What does success mean to you as an artist?
The first success for me was the realization that I could see images. This gave me an inner core and a reference point for the direction I wanted to take. Since then I understand success as something more than external recognition. For me it is a well-realized idea embodied in a finished, expressive painting. For me, success is when the technique is subordinated to the idea, when I find the painting techniques that best convey my thought and inner vision. When color, composition, line and texture do not argue with each other, but work towards the same goal. I consider every work in which I manage to achieve this inner unity to be a small creative victory.
What’s the most challenging part of making art for you?
Sometimes the hardest thing to do is to finish a painting. The beginning is always full of inspiration and energy, when every line comes easily and the idea seems almost perfect. But then comes the moment when you need to put the final touch - and that's when the inner struggle begins. Finishing requires courage and trust: in your intuition, in your own voice and in the fact that the painting has already found its value. Finishing is one of the most delicate and difficult tasks in my work.

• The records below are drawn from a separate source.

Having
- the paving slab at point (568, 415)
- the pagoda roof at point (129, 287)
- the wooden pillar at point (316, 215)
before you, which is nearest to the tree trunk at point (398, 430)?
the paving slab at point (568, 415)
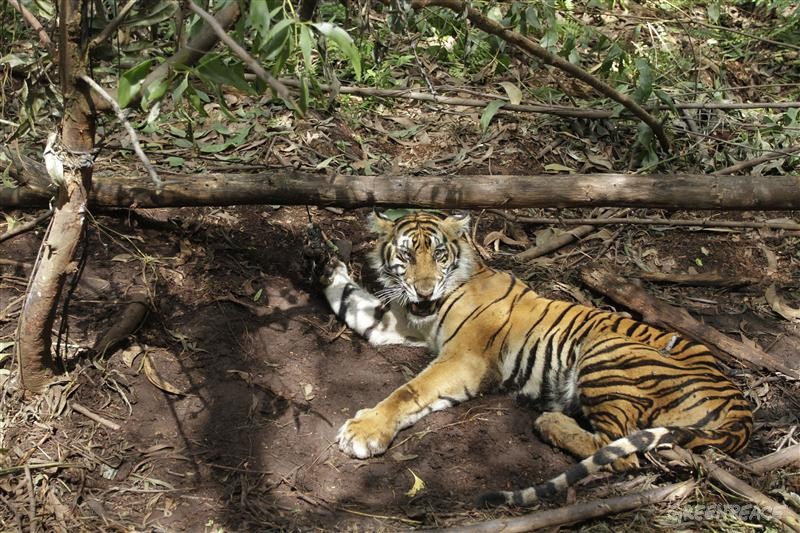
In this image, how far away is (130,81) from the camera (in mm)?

What’s a question you wished more people asked about your work?
I would like to hear the question more often: “What makes you keep searching and experimenting?”. This question is important to me because it is the essence of my creative journey. I truly believe that art has no limits and the path to perfection is a constant movement. I am inspired by the very process of exploration, finding new solutions, ideas and techniques. I love to discover beauty in different things. It is the desire to see and feel in a new way that keeps me going. Experimentation is not just a method, it is a way to continue to be passionate about my work and stay alive.

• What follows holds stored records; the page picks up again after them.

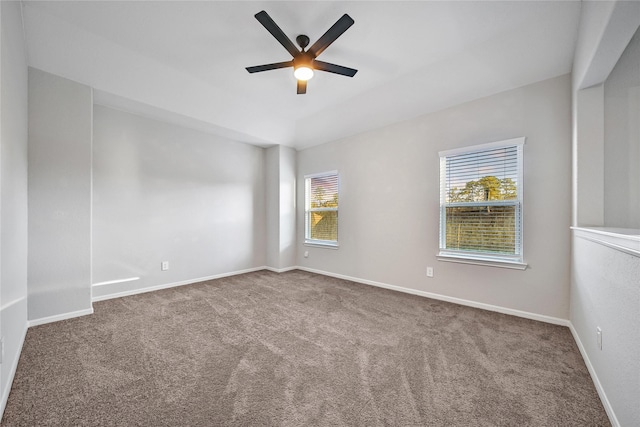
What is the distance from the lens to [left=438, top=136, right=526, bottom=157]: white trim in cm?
287

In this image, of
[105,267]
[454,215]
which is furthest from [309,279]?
[105,267]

What’s one piece of advice you would give to aspiring creatives?
Truly love what you do and be creative. When I started my creative journey, I never thought about what it meant to be creative. Being creative means being unique. It can be described as the ability to pull yourself out of your own shell and put your efforts into finding a new angle, while having a deep belief in its correctness. In painting, perhaps as in science, to do it seriously you have to be inventive, otherwise you will just repeat boring formulas and nothing new will emerge.
Rembrandt 1606 - 1669
“Almost immediately after moving to Amsterdam in 1631, Rembrandt expanded his business; he became a burgess of Amsterdam and a member of the local guild of painters, acquired some students, and entered the lucrative market for portraiture – the genre for which he would become renowned …
By 1632, he was already demonstrating his versatility and impressive range. He produced mythological, biblical and allegorical scenes in addition to landscapes and portraits, both in paintings and etchings. He experimented with saturating large areas with color and intense chiaroscuro to achieve unprecedented levels of psychological character in his sitters, as well as dramatic interior and exterior scenes …
Despite his commercial and financial success, by the late 1640s, Rembrandt had overspent his fortune, could no longer pay his mortgage, and had to declare insolvency. He sold his house, many objects and paintings from his collection, and his printing press. He moved his family into a smaller home, and never financially recovered, eventually dying in poverty.” - Sotheby’s
Anyway, time to proceed with your day.